Both hysterical and hysterical this is the film of the festival so far.

In Fabric screens at the festival on 18th, and 19th October.

LFF Day 7 – Professor Marston & the Wonder Women | Brawl in Cell Block 99 | Bad Genius | So Help Me God

Professor Marston & the Wonder Women

Professor Marston (Luke Evans) and his wife Elizabeth (Rebecca Hall) invent the lie detector, enter into a polyamorous relationships with a student (Bella Heathcote), and then pool these influences to create the most popular female superhero Wonder Woman. This film may look like a typical period drama but contents may include feminism, sadomasochism, and scenes of a progressive nature.

The film offers a fascinating look at the way Wonder Woman was specifically designed to insert feminist values into the mainstream; something that remains all to relevant today as the reception to the recent Wonder Woman film has shown. That said the focus is definitely on the Marstons rather than on Wonder Woman herself.

With all its good intentions and potentially subversive content Professor Marston & the Wonder Women still feels a bit too safe. Despite three great central performance, Rebecca Hall as strong as ever, I never got the sense that the characters existed outside of the scenes shown in the film.

A refreshing change to the norm but a few degrees short of authentic.

Professor Marston & the Wonder Women screens at the festival on 12th and 15th October and is in UK cinemas from 19th November.

Brawl in Cell Block 99

Anyone who has seen S. Craig Zahler’s previous film Tomahawk will never forget its slow build to a shocking and violent climax. In his second feature Zahler has repeated this pattern with multiple waves of calm building to increasing extreme explosions of brutal, graphic violence.

An unrecognisable Vince Vaughn stars as Bradley (not Brad) a man who tries to live his life right and by a strict, if questionable, moral code. Unfortunately events conspire against him and Bradley finds himself descending deeper and deeper into a spiral of savagery as he is forced to use brutality to protect his family.

Starting off grounded in reality Brawl in Cell Block 99 evolves into a bloodthirsty fantasy that makes excellent use of practical effects. This film is not for the faint hearted as the visceral sadism had me audibly wincing and a fellow audience member covering their mouth with a handkerchief, their glasses in hand.

A masterpiece of the macabre. Not one to watch alone.

Brawl in Cell Block 99 screens at the festival on 11th, 12th, and 13th October.

Bad Genius

Talented scholarship student Lynn starts at an expensive new school and finds herself surrounded by wealthy classmates whose parents have paid their way to better education.

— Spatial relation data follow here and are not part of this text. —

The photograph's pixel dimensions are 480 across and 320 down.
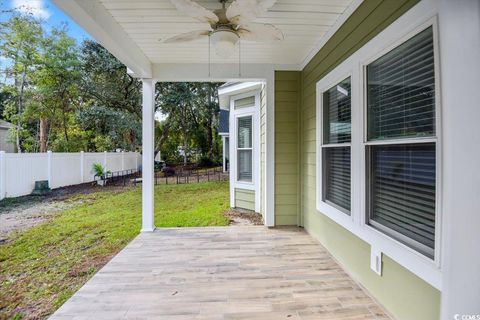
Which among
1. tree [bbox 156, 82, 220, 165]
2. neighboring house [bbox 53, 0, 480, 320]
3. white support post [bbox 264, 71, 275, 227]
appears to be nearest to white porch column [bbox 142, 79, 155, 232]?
neighboring house [bbox 53, 0, 480, 320]

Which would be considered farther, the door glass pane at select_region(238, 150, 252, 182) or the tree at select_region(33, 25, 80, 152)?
the tree at select_region(33, 25, 80, 152)

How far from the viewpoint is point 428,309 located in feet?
5.16

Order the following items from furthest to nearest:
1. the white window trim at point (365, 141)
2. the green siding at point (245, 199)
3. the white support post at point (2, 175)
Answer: the green siding at point (245, 199), the white support post at point (2, 175), the white window trim at point (365, 141)

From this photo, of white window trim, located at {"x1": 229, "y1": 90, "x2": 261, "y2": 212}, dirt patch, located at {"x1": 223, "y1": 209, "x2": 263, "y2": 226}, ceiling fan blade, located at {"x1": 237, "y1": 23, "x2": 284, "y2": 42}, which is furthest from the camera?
white window trim, located at {"x1": 229, "y1": 90, "x2": 261, "y2": 212}

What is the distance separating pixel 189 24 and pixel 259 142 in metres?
2.71

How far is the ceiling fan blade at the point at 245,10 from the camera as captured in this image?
6.41 feet

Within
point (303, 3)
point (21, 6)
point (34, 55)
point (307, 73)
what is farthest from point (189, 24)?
point (34, 55)

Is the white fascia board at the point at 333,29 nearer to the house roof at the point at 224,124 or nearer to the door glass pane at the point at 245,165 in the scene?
the door glass pane at the point at 245,165

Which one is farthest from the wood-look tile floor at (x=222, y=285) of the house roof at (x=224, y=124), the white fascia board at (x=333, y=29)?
the house roof at (x=224, y=124)

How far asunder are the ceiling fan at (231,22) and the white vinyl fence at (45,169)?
563 cm

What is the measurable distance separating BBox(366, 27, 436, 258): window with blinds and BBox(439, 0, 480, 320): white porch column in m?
0.36

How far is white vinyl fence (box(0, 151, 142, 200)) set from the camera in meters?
5.62

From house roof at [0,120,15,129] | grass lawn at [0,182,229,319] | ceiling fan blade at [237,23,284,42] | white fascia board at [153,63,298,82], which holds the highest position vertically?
white fascia board at [153,63,298,82]

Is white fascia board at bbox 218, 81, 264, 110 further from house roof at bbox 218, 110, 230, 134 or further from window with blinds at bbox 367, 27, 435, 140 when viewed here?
house roof at bbox 218, 110, 230, 134
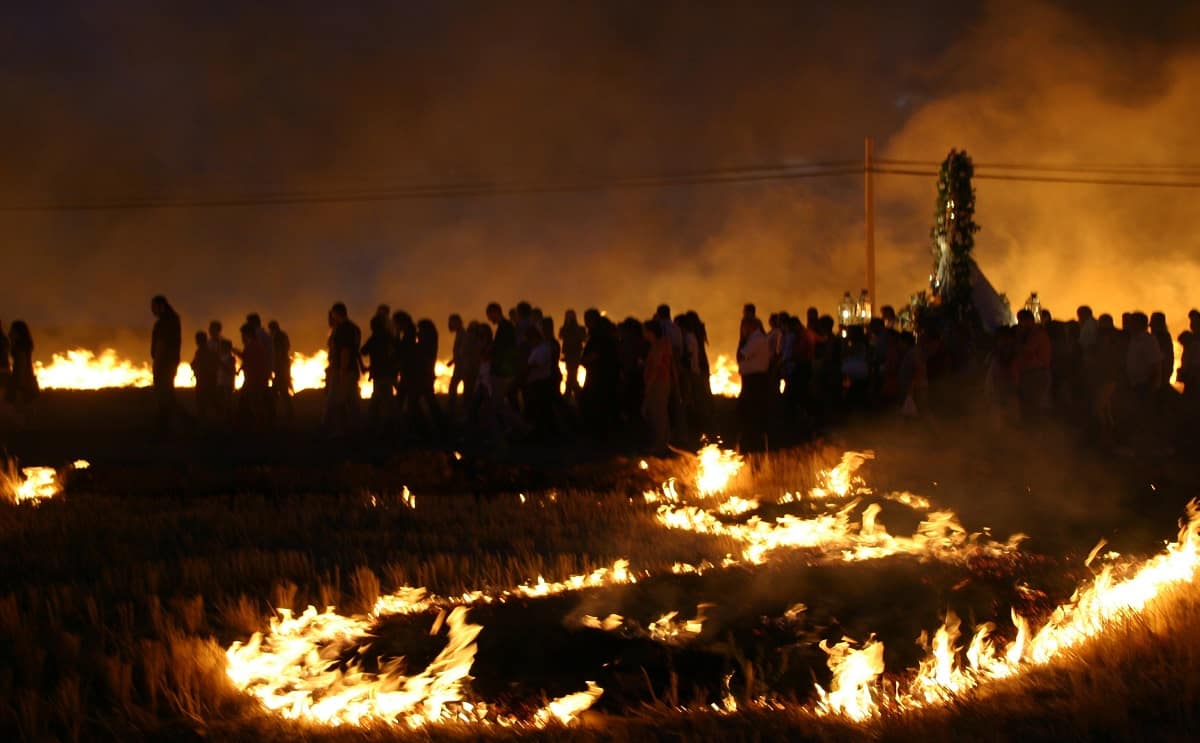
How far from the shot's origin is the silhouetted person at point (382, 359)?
54.8ft

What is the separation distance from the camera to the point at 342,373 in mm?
16562

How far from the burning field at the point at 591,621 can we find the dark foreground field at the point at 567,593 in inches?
1.0

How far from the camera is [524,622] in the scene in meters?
7.30

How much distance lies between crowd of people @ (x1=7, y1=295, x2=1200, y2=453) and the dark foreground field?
129cm

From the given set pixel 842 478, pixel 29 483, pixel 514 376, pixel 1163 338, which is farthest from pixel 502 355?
pixel 1163 338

When exams loom Lynn is seduced by money she and her father desperately need to help her less gifted fellow students cheat.

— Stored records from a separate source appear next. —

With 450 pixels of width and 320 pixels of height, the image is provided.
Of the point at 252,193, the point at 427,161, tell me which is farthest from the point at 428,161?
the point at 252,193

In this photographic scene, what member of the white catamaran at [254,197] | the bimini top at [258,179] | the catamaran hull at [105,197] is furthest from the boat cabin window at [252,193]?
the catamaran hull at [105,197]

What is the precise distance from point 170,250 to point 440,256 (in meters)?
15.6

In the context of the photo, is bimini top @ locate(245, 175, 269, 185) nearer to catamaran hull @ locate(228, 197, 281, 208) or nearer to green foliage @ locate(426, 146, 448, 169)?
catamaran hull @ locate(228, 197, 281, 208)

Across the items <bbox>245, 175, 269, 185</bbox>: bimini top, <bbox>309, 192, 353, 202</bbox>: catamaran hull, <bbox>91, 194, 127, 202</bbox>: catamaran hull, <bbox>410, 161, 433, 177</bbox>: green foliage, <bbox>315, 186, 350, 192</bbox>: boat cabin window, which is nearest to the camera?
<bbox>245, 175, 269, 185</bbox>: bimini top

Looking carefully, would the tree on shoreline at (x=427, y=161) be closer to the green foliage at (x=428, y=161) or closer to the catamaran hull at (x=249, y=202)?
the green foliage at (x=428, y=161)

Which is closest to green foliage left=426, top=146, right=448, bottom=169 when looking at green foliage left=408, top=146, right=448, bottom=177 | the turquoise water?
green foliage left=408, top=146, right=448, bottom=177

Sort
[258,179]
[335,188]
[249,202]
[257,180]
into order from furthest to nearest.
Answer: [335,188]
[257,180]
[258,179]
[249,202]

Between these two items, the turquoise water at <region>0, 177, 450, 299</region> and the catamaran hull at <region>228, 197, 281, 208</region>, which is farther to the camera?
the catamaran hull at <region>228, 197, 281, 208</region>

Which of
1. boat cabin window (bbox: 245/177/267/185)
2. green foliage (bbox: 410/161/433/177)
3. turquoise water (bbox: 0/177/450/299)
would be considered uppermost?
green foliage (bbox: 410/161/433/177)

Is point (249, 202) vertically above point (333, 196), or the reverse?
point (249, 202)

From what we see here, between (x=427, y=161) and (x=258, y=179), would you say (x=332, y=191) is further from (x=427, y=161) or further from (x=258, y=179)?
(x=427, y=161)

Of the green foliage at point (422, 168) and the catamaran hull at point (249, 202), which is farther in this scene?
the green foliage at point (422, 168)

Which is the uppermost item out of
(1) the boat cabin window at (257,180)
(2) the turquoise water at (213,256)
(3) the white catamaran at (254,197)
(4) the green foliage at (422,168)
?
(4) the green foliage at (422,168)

After initial success Lynn and friends get more and more ambitious, and greedy, and try to pull off bigger and bigger cheating schemes. Imagine Ocean’s Eleven set at a Thai school complete with slick camera moves, double-crossing, and increasing complex cons.

The film is a lot of fun and has a superb young cast led by Chutimon Chuengcharoensukying. The film is sadly let down by an unjustifiable runtime of over two hours and an ending that jars with all the fun had up to that point. There’s a perfect film hidden somewhere in here.

Bad Genius screens at the festival on 13th and 15th October.

So Help Me God

A truly bizarre documentary from directors Jean Libon and Yves Hinant follows Belgian Judge Anne Gruwez as she goes about her work. Gruwez is a fascinating subject to watch as she tackles all manner of horrendous crimes with terrific gallows humour.

We sit in on meetings with murderers, thugs, and thieves as Gruwez handles them all with a no-nonsense attitude. She is equally unphased when exhuming a body or listening to a woman describe how voices told her to kill a child. There is nothing this woman has not seen or heard before. The only time her interest is truly piqued is when learning about new sexual practices from a dominatrix, or advising a family about the trouble that come from marrying first cousins.

The film is an interesting curiosity but doesn’t linger long once you’ve finished watching.